• Excerpt
━━━━

- Duration: April 16 – December 14, 1978
- Teams: 8
- TV partner: GTV
- Season MVP: Robert Jaworski (Toyota Tamaraws)
- All-Filipino Conference champions: Toyota Tamaraws
- All-Filipino Conference runners-up: Filmanbank Bankers
- Open Conference champions: U/Tex Wranglers
- Open Conference runners-up: Crispa 400
- Invitational championship champions: Toyota Tamaraws
- Invitational championship runners-up: Tanduay Esquires

Seasons
- ← 19771979 →

= 1978 PBA season =

The 1978 PBA season was the fourth season of the Philippine Basketball Association (PBA).

==Executive board==
- Leopoldo L. Prieto (Commissioner)
- Domingo Y. Itchon (President, representing Elizalde & Co., Inc.)
- Dante Silverio (Vice President, representing Delta Motor Corporation)
- Walter Euyang (Treasurer, representing Universal Textile Mills, Inc.)

==Season highlights==
- In a special pre-season event, a Crispa-PBA All-Star series was played, a five-game duel decided by cumulative scores which raked in more funds to the PBA players' trust fund. Crispa won three games but lost by 12 points in the cumulative scoring. On February 26, Crispa beat the PBA-All Stars, 99–90, for a 3–2 victory in a series played in Davao, Iloilo, Cebu and Manila. The All-Stars lineup were Robert Jaworski, Francis Arnaiz, Danny Florencio, Manny Paner, Ramon Fernandez, Rudolf Kutch, Abe King, Estoy Estrada, Jun Papa, Lim Eng Beng, Freddie Webb and Johnny Revilla. Their coach was Dante Silverio.

━━━━

• Exercises
1: In the 1978 PBA season text, who coached the All-Stars in the pre-season series against Crispa?
2: Carry on writing the 1978 PBA season text from the point where it stops.
The lines after this point are separate material, unrelated to the 1978 PBA season text.

• Provided material
━━━━

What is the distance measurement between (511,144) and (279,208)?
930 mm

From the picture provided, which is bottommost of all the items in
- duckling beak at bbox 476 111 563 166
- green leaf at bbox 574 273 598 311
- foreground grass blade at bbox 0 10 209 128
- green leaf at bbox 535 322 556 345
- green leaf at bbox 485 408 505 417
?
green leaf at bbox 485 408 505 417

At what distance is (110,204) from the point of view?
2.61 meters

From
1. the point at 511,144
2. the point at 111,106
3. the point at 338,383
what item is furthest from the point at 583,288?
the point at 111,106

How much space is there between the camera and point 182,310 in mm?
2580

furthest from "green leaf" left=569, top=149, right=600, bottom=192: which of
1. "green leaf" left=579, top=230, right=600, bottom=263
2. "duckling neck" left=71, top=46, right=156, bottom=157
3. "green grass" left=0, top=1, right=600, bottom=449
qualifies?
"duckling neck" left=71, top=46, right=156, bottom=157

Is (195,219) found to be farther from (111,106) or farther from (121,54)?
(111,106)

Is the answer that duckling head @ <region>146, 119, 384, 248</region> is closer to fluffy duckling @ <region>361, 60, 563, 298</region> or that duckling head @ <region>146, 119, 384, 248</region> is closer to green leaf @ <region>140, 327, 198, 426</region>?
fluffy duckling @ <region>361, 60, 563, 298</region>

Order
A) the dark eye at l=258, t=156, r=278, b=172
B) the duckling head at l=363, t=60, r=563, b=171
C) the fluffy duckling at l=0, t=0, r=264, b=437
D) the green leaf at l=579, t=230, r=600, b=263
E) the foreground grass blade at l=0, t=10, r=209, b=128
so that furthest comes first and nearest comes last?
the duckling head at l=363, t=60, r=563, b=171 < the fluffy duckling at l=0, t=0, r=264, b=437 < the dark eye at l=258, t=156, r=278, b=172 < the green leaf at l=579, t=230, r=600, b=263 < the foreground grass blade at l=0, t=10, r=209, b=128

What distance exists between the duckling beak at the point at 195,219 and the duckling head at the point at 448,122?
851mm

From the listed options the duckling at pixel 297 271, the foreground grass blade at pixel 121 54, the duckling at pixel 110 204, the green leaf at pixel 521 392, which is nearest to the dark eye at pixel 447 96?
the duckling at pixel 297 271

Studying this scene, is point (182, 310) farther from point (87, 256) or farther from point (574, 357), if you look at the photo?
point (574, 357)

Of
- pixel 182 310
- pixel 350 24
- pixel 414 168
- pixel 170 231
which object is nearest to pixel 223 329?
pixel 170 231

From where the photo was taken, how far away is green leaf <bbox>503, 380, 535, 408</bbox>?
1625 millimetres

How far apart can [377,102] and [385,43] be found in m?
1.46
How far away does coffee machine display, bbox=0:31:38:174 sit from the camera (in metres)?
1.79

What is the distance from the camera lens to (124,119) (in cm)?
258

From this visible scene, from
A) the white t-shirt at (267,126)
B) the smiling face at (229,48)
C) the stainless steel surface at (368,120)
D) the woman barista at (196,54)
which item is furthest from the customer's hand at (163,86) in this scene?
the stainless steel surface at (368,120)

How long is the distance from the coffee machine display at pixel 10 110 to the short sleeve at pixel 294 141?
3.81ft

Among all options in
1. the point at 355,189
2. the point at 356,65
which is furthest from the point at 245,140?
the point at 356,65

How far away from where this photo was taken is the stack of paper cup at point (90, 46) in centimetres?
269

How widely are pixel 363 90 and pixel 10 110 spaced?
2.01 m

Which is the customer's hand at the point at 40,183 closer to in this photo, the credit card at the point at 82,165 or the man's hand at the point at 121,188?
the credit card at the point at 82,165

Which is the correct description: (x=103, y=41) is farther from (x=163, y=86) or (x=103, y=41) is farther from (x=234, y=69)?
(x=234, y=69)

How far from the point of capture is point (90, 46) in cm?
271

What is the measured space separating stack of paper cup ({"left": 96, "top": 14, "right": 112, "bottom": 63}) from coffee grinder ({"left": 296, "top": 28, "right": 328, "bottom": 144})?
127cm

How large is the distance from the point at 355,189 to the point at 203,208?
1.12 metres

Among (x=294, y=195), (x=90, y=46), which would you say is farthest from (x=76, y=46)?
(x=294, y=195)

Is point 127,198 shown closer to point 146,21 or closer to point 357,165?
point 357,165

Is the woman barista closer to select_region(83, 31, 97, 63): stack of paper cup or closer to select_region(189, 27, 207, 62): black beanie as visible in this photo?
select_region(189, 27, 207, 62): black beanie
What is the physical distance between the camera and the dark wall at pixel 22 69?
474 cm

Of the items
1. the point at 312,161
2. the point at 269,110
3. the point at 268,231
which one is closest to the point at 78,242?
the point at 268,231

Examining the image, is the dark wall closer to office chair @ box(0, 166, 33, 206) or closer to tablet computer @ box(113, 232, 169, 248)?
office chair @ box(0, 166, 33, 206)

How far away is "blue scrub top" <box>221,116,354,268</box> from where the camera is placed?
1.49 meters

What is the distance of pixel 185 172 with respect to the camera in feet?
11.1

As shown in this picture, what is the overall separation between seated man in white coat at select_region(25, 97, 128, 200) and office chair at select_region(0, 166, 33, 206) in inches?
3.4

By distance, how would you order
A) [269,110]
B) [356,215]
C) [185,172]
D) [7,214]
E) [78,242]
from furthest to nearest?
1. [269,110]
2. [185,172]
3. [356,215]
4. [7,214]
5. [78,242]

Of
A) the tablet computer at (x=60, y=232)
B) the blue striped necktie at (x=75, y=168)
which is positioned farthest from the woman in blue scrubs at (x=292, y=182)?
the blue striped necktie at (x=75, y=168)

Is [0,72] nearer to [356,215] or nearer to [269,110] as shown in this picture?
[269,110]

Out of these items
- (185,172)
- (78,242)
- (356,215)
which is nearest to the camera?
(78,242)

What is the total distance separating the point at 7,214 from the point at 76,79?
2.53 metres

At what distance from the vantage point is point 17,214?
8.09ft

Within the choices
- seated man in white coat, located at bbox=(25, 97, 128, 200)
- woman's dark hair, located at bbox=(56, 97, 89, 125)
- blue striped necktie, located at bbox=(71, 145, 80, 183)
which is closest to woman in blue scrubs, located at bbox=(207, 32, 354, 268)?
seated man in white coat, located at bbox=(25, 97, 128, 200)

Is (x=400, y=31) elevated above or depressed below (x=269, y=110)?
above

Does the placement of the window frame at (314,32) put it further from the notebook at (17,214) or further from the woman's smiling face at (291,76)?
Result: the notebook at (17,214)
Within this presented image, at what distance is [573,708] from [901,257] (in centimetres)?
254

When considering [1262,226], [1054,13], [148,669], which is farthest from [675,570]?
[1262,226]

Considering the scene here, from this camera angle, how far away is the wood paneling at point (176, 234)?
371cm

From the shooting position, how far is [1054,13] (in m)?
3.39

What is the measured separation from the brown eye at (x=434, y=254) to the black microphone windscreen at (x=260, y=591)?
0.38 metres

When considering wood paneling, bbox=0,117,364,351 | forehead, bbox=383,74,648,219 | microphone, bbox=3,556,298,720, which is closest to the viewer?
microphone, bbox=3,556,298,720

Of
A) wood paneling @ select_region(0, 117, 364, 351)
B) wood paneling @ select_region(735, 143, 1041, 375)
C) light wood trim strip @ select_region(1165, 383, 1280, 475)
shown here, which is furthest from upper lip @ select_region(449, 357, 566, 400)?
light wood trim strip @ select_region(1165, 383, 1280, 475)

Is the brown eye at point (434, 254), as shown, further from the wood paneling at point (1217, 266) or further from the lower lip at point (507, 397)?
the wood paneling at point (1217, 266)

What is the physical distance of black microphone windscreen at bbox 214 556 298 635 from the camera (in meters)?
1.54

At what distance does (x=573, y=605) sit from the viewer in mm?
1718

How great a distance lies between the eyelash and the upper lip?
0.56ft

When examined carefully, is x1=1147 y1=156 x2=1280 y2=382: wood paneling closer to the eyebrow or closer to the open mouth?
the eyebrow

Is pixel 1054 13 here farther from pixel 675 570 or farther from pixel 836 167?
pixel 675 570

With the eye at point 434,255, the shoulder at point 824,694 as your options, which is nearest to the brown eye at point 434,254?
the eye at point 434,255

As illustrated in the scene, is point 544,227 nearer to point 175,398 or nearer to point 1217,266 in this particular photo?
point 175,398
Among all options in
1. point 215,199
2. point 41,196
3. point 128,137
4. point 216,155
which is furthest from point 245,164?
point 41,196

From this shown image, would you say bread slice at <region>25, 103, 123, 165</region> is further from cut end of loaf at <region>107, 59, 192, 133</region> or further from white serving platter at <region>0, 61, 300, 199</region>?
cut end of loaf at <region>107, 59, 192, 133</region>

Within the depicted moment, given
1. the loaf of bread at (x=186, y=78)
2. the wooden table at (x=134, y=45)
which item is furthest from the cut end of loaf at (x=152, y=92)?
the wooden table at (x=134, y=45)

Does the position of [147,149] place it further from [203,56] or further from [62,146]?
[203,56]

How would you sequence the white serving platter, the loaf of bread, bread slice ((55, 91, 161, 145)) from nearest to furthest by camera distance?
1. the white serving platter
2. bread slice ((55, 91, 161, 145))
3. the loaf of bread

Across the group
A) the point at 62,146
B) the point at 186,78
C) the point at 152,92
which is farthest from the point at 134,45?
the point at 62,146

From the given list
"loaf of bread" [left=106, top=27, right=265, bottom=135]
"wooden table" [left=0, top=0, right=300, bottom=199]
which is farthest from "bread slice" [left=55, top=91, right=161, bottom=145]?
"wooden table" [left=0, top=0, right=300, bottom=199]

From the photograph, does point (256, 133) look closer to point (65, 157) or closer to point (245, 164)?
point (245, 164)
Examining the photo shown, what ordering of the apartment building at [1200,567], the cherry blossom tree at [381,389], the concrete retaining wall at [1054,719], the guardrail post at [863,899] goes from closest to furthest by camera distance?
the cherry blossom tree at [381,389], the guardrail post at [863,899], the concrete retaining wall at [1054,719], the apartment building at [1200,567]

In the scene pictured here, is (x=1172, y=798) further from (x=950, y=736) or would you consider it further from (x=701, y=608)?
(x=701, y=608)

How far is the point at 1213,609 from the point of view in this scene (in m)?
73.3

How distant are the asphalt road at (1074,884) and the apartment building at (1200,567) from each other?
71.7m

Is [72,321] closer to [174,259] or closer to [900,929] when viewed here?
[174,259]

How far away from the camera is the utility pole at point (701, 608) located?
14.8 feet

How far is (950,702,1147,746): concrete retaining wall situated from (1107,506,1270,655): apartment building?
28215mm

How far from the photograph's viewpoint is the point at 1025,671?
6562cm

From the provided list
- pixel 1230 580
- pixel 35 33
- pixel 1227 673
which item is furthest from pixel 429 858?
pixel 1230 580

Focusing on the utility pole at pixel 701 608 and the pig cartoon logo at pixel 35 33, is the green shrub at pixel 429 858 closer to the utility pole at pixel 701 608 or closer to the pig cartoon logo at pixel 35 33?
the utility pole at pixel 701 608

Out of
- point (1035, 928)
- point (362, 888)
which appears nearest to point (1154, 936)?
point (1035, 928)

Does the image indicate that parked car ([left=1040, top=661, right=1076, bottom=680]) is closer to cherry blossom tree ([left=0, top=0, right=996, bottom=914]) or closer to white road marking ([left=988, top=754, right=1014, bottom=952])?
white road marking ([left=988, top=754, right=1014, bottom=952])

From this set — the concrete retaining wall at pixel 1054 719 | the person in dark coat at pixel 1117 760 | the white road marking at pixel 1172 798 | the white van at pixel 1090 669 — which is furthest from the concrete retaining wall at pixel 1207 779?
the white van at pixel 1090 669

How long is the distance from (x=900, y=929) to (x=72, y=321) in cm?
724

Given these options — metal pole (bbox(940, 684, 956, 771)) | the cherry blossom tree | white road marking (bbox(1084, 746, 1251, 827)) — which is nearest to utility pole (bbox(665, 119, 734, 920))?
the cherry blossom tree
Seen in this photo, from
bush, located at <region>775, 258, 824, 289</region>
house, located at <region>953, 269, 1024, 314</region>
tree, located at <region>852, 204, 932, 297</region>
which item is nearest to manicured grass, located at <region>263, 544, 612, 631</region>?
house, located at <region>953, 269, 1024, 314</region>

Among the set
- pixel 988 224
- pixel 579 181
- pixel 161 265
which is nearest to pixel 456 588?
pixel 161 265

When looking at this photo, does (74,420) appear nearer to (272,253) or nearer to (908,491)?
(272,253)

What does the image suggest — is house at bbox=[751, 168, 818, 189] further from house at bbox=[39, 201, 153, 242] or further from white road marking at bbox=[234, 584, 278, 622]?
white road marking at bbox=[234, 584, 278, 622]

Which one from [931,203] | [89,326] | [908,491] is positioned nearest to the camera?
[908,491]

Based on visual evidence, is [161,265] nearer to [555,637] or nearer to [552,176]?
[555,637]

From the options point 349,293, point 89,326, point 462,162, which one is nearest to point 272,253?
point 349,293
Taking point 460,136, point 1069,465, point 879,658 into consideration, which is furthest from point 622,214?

━━━━

• Answers to each task
1: Dante Silverio

2:
- Toyota Tamaraws wins the All-Filipino title and their fourth championship, winning in four games over newcomer Filmanbank, which reach the finals in their maiden year.
- In late September, the Toyota Tamaraws with imports Bruce "Sky" King and Carlos Terry, defeated the national teams of Yugoslavia and Canada in exhibition match prior to the World Basketball Championship held in Manila, an event Yugoslavia tops and saw Canada placing fifth.
- U/Tex became the first team to break the monopoly of titles by Toyota and Crispa by winning the Open Conference crown via 3–0 sweep over Crispa 400s. The Wranglers were coach by Tommy Manotoc and reinforced by Glenn McDonald and Byron "Snake" Jones.
- Toyota won their second title of the season by winning the invitational championship against Tanduay Esquires for their 5th PBA crown.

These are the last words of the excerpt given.